SOURCE RECORDS:
= = =

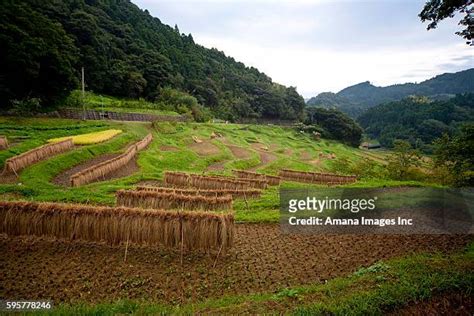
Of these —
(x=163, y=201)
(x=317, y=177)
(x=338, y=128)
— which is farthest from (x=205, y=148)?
(x=338, y=128)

= = =

WHAT TO WORK ON: Render the lines above as a numbered list, skipping any blank lines and leaving out the picture.

WRITTEN RESPONSE:
1. Of these —
2. (x=163, y=201)
3. (x=317, y=177)
4. (x=338, y=128)
5. — which is farthest from (x=205, y=148)?
6. (x=338, y=128)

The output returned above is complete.